** Opening Dataset records block **
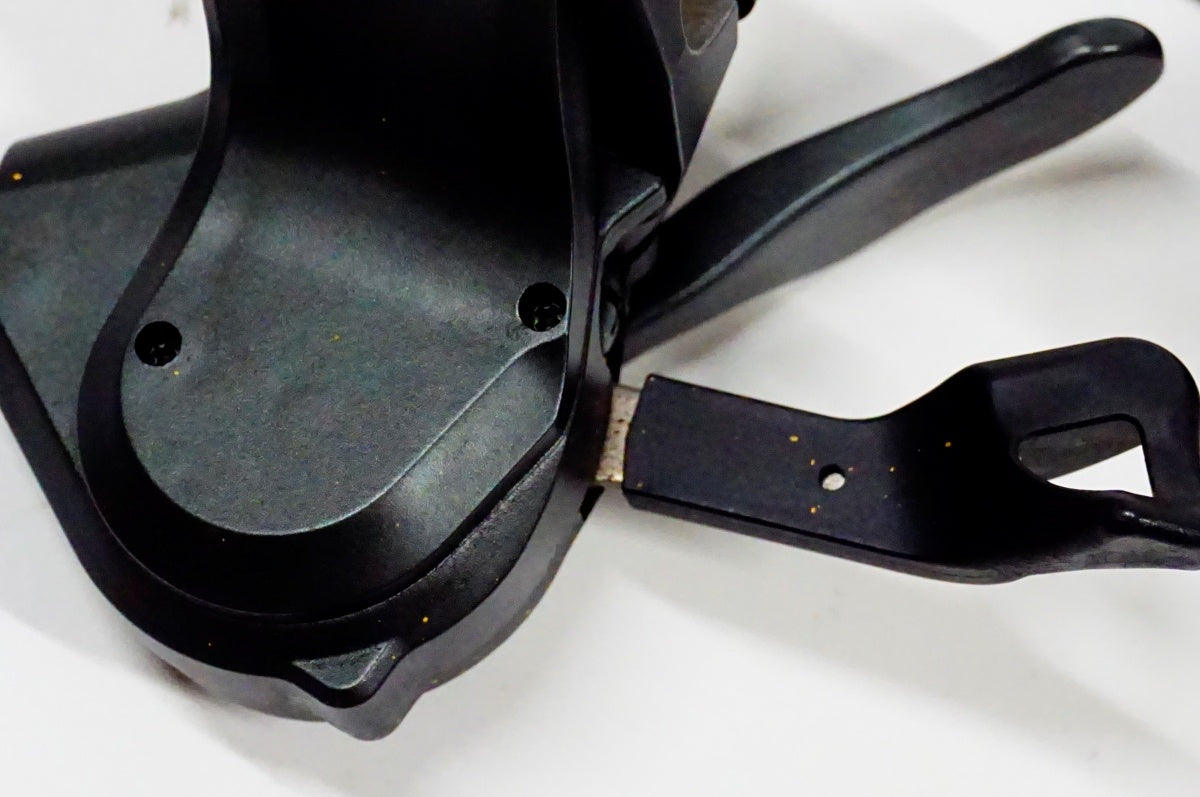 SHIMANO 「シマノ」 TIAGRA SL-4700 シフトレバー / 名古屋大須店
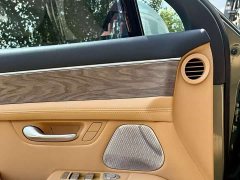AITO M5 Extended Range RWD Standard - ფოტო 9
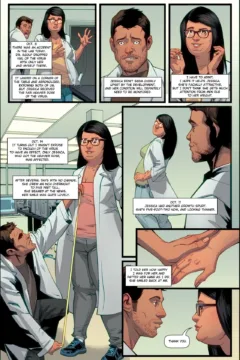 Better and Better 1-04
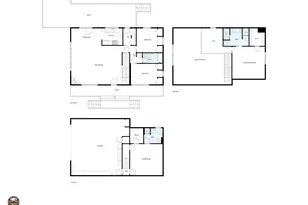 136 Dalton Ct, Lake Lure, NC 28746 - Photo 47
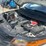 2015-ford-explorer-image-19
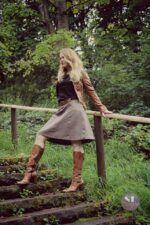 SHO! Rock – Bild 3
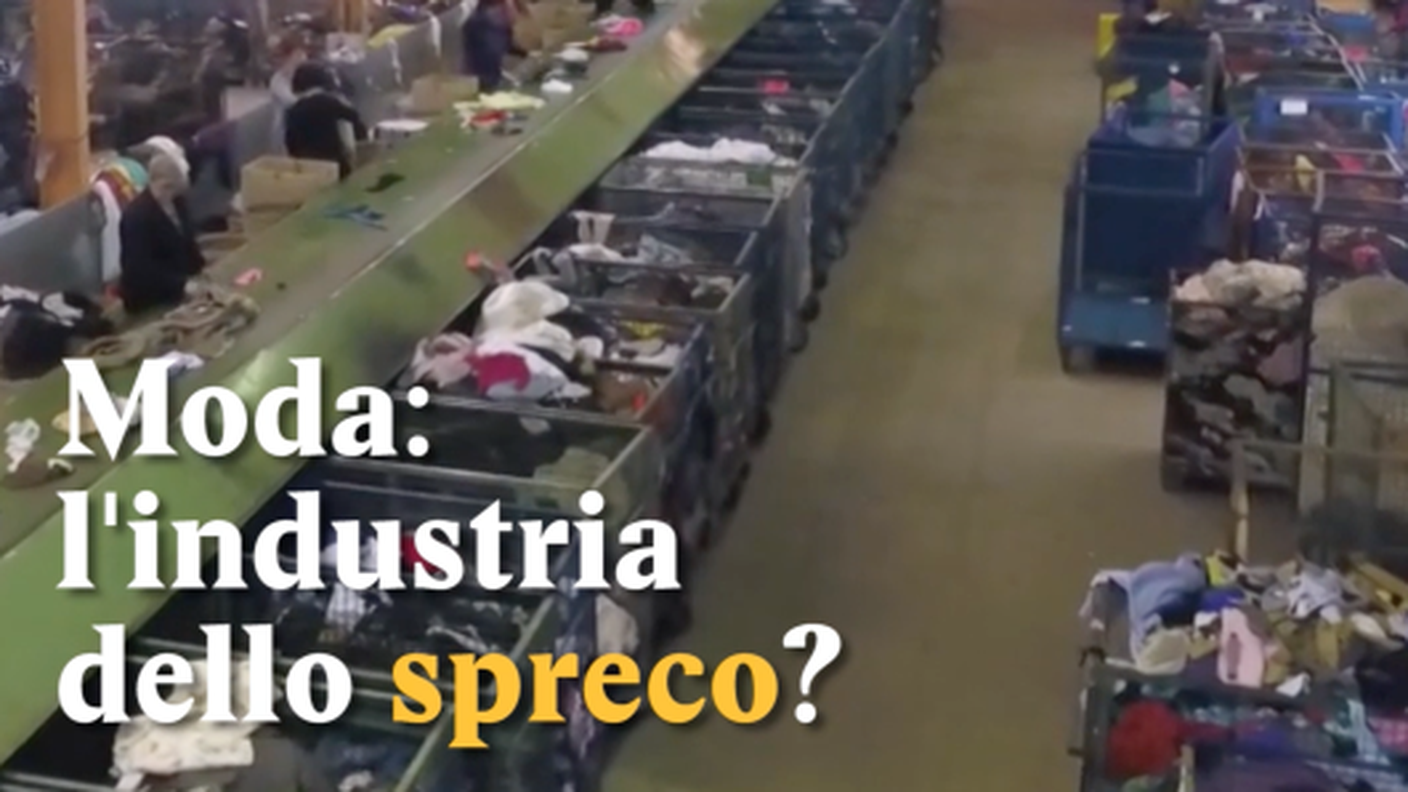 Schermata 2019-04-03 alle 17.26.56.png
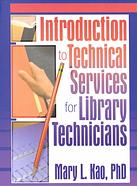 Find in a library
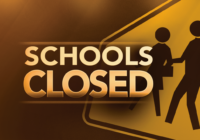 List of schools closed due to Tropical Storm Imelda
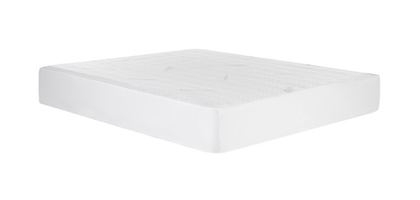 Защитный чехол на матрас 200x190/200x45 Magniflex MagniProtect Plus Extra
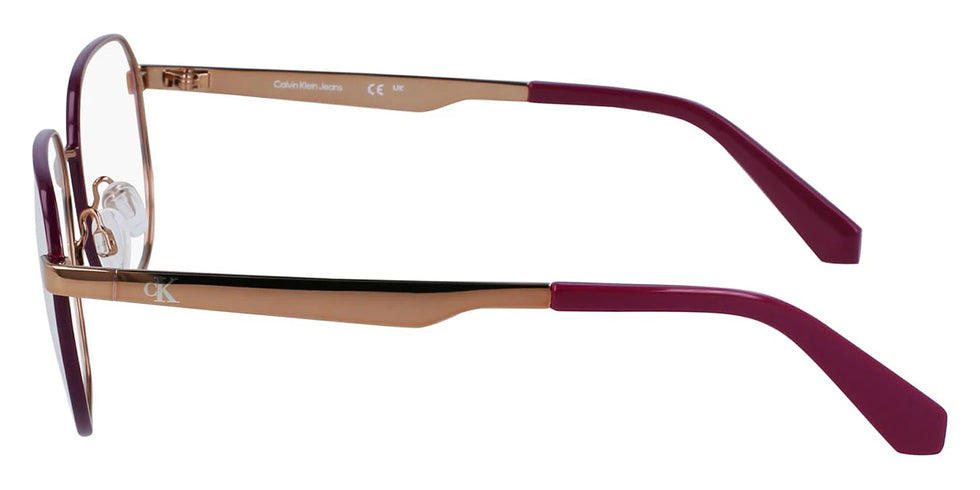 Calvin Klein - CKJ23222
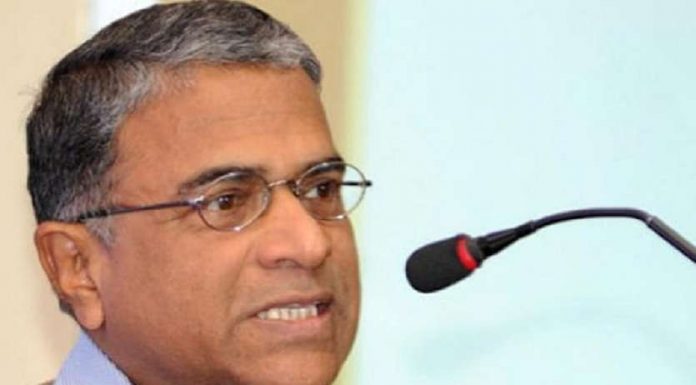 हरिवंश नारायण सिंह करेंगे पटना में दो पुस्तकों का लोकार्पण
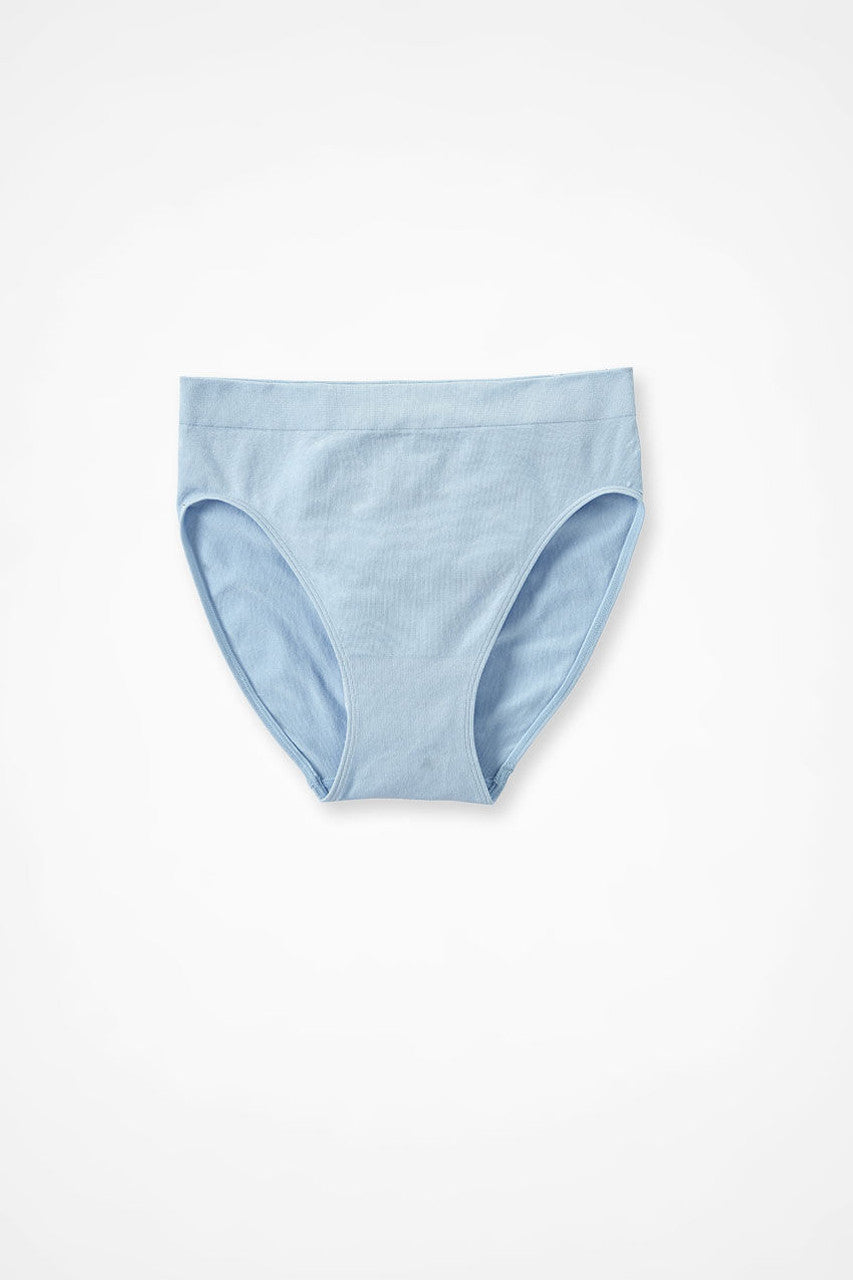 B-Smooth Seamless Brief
** Closing Dataset records block **
Task instructions: Please write the lines above again, swapping "Photo" for "Picture" and changing nothing else. Leave the pictures out of your answer.

Finished exercise:
 SHIMANO 「シマノ」 TIAGRA SL-4700 シフトレバー / 名古屋大須店
AITO M5 Extended Range RWD Standard - ფოტო 9
 Better and Better 1-04
 136 Dalton Ct, Lake Lure, NC 28746 - Picture 47
 2015-ford-explorer-image-19
 SHO! Rock – Bild 3
 Schermata 2019-04-03 alle 17.26.56.png
 Find in a library
 List of schools closed due to Tropical Storm Imelda
 Защитный чехол на матрас 200x190/200x45 Magniflex MagniProtect Plus Extra
 Calvin Klein - CKJ23222
 हरिवंश नारायण सिंह करेंगे पटना में दो पुस्तकों का लोकार्पण
 B-Smooth Seamless Brief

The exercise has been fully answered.